Antibodies are an important component of the immune system used to combat extracellular and intracellular infections. As it is possible to produce an antibody targeting almost any molecule, these proteins can be used to make an effective adaptive immune response.
IgG antibodies are capable of reaching high levels in serum and body tissue (except immune privileged tissues). This allows opsonisation, agglutination, and sequestration of antigens.
Opsonisation marks a pathogen as something a phagocyte should target. This is normally through a chemotactic response to the Fc region.
Agglutination exploits the multiple binding domains of antibody. IgG has 2 variable regions, and IgM forms a pentameric structure. This clumps the pathogen together, making it a more obvious target for other components of the immune system (such as phagocytes).

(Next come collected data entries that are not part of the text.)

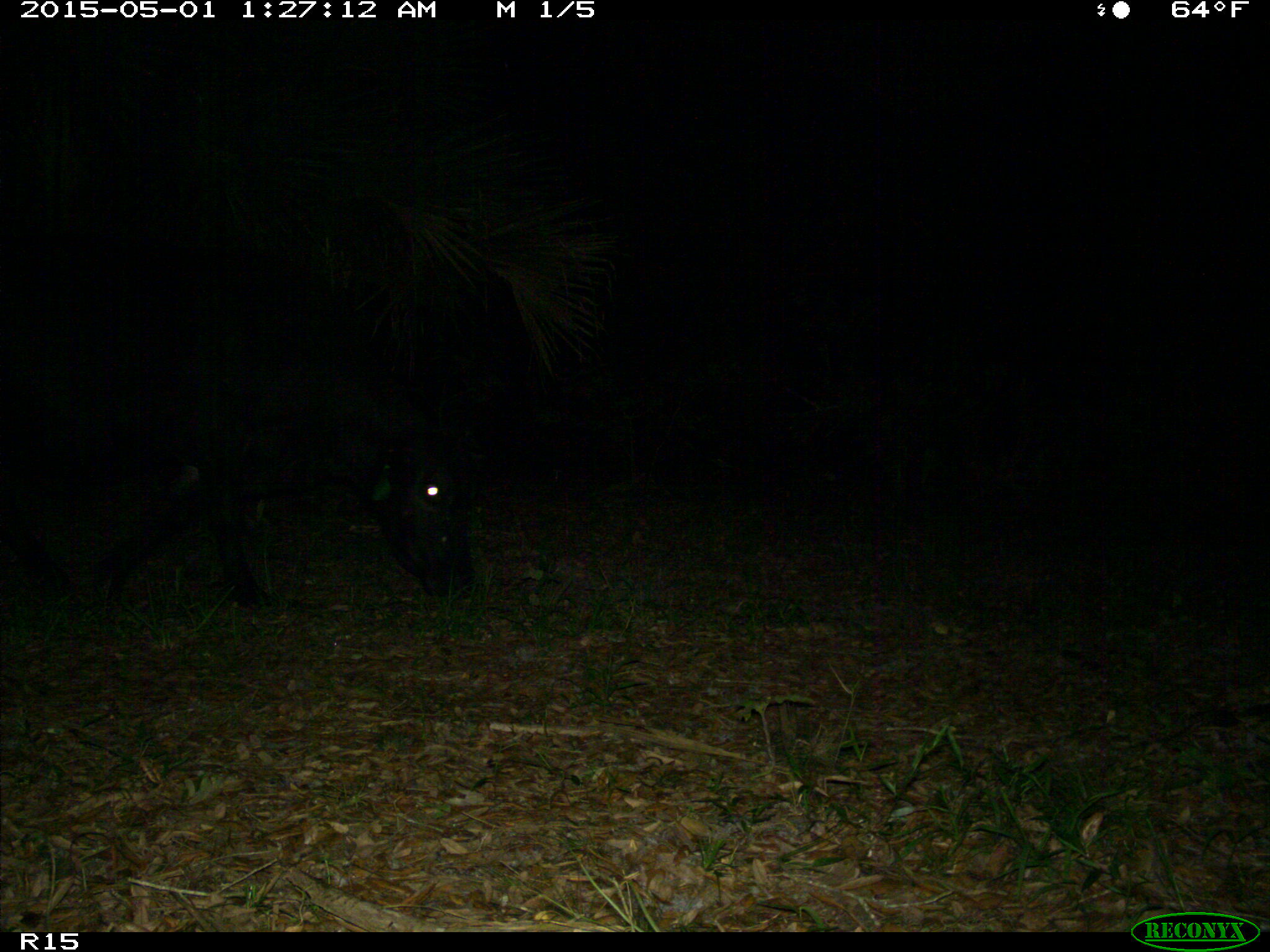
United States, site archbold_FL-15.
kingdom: Animalia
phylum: Chordata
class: Mammalia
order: Artiodactyla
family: Bovidae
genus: Bos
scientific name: Bos taurus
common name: domestic cow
Bos taurus (domestic cow).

If an exotoxin is secreted by a pathogen, an antibody could be used in response. This would allow the toxin molecules to be sequestered, preventing them from reaching their host target. Cimzia, a rheumatoid arthritis monoclonal antibody, sequesters tumour necrosis factor-alpha (produced by the autoimmune response), reducing the inflammatory response and subsequent pain experienced by sufferers.
Intracellular pathogens may cause a change in cell-surface proteins, which can be targeted by antibody. This could include viral infection, targeting NK cells through antibody-dependent cell mediated cytotoxicity.
Antibody, specifically IgG, can also target transport proteins. By blocking ion uptake or nutrient transporters, a bacterial cell can be starved to death.